As the demand increases, so does the supply. In order to stand out from the crowd, providers are increasingly launching special funds dedicated to individual sectors or topics. For example, there are now commodity ETFs, crypto ETFs, climate ETFs and rare earth ETFs.

“Today, investing in just one country index is often not enough,” says Frank Wieser, Managing Director of PMP Vermögensmanagement. Certain topics are global and interconnected. That’s why special ETFs can definitely be an enrichment for the depot, according to Stiftung Warentest. According to the product testers, up to 30 percent can be invested in exotic ETFs – as long as the rest of the assets are invested in broad market indices such as the MSCI World or the FTSE All Country.

Which strategy works when?

But what to choose? The selection is now quite large. Each focus carries different risks. “The more specific the selection, the more speculative it ultimately becomes,” says Andreas Görler, asset manager at Pruschke & Kalm. “Here you have to ask yourself the fundamental question: Do I want to invest or speculate?”

Two examples: many investors hope for less fluctuations in value and better returns from stocks with high dividends. That only works partially. Although corresponding ETFs fluctuate less because the companies often come from defensive sectors, they do not necessarily shine in terms of returns.

And the so-called momentum strategy – i.e. the assumption that stocks that have done particularly well will also do well in the future – only works in good stock market phases. If there is a sharp drop in prices, it can backfire. In the opinion of Stiftung Warentest, this approach is therefore more suitable for short-term speculation. So if investors decide on a certain strategy, they have to think about it before they buy it.

Check various criteria of the ETF

This also applies to the various ETFs themselves. “For example, you can bet on the ‘ageing population’ with a theme ETF,” says Frank Wieser. However, this is implemented in very different ways: sometimes drugs to combat aging are in the foreground, sometimes infrastructure projects such as old people’s homes. “With the same topic, the performance can be very different.”

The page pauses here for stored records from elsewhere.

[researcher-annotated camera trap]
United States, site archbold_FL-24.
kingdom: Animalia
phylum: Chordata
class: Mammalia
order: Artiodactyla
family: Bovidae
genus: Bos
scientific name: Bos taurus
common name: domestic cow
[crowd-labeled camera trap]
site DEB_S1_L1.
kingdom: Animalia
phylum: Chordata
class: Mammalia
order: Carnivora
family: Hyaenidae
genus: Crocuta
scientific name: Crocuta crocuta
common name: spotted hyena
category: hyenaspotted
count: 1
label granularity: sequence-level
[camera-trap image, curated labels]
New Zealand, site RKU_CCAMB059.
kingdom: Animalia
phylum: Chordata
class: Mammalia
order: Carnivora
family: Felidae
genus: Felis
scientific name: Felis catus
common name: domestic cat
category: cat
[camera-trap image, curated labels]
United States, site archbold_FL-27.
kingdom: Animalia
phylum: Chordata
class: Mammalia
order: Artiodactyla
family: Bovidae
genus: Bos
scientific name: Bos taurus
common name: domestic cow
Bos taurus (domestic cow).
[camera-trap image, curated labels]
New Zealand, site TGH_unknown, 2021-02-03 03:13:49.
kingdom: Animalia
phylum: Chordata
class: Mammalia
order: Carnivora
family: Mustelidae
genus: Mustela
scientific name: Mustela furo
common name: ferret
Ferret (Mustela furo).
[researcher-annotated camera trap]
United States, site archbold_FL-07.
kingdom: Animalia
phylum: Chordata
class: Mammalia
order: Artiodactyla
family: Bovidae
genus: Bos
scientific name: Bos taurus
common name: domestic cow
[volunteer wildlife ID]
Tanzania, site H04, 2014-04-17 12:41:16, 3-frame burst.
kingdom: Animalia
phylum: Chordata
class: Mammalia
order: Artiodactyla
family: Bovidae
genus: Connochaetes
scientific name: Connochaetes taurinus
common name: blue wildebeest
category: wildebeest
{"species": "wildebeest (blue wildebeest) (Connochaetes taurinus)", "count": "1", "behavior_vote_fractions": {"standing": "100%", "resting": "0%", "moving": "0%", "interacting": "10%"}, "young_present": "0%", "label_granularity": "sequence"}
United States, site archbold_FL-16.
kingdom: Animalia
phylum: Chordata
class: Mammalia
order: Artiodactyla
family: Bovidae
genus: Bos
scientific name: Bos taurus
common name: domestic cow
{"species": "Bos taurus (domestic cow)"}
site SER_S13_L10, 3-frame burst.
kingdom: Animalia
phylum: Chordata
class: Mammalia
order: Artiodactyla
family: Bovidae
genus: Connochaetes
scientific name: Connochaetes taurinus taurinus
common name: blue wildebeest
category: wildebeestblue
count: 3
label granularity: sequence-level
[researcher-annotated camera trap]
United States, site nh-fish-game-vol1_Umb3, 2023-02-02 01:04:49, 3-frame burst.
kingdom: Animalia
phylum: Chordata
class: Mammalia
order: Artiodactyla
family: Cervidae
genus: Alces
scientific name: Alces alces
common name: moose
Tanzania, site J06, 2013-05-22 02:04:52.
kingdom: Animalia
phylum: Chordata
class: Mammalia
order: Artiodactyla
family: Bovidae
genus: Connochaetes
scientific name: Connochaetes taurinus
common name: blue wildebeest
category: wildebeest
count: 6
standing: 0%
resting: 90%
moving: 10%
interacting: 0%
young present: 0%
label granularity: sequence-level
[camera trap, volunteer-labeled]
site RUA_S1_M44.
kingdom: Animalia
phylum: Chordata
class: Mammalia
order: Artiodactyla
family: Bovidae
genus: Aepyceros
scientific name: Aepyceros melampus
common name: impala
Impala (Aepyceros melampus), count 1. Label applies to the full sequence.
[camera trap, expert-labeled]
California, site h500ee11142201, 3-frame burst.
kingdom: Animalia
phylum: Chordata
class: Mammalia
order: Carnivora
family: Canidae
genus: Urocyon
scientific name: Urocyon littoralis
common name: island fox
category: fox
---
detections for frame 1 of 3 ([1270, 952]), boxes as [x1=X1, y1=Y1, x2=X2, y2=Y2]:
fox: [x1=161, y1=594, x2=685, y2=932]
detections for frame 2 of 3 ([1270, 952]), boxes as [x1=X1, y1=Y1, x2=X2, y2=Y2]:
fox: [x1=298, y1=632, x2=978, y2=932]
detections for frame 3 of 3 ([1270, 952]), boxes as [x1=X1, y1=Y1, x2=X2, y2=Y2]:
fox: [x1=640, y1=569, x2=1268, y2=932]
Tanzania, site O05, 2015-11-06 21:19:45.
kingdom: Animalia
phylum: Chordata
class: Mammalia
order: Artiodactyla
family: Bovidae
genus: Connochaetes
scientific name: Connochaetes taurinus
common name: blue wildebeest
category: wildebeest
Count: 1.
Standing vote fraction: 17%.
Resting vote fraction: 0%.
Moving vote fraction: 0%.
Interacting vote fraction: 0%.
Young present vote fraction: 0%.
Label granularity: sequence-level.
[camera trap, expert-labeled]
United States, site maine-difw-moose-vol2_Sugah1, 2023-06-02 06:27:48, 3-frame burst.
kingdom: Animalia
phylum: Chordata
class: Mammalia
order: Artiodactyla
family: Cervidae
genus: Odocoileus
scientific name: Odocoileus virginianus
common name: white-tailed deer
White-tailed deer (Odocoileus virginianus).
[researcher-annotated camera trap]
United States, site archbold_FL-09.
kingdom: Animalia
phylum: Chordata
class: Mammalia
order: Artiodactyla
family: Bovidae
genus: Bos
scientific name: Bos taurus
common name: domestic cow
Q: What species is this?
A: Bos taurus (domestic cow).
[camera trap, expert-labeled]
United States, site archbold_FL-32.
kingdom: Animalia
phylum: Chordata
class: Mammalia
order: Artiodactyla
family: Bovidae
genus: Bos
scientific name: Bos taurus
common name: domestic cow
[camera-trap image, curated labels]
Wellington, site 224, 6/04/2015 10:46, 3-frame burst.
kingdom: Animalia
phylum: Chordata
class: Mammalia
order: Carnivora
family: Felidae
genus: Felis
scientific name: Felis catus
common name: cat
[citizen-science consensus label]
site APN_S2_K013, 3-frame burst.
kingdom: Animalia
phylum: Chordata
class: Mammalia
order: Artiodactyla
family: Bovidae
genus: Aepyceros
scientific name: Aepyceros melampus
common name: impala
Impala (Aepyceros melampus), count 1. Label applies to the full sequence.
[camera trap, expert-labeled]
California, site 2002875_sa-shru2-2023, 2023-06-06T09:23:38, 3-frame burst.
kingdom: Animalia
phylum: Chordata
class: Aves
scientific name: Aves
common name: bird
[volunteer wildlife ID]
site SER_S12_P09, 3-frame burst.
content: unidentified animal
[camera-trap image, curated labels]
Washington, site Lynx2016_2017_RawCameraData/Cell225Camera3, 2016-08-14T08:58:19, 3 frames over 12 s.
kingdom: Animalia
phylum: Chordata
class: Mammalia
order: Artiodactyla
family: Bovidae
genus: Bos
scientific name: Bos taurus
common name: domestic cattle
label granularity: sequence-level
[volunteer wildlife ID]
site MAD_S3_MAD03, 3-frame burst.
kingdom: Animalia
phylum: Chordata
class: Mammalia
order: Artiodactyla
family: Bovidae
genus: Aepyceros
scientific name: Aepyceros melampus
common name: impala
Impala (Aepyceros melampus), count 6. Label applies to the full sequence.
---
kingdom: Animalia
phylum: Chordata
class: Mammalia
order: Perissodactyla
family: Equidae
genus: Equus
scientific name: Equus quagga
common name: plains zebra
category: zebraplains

It is worth looking at certain criteria in advance. “The fund volume should be large enough that the ETF is also interesting for society in the long term and does not run the risk of being liquidated,” says Rainer Göritz from B&K Vermögensverwaltung. “The ETF should be reasonably diversified and contain at least 25 to 30 stocks. Their composition should be reviewed regularly.”

And even if it may sound boring: Equity investments are usually successful if they are widely diversified and long-term. “Don’t try to beat the market,” says Niels Nauhauser from the consumer center in Baden-Württemberg. Even professionals rarely manage to do this.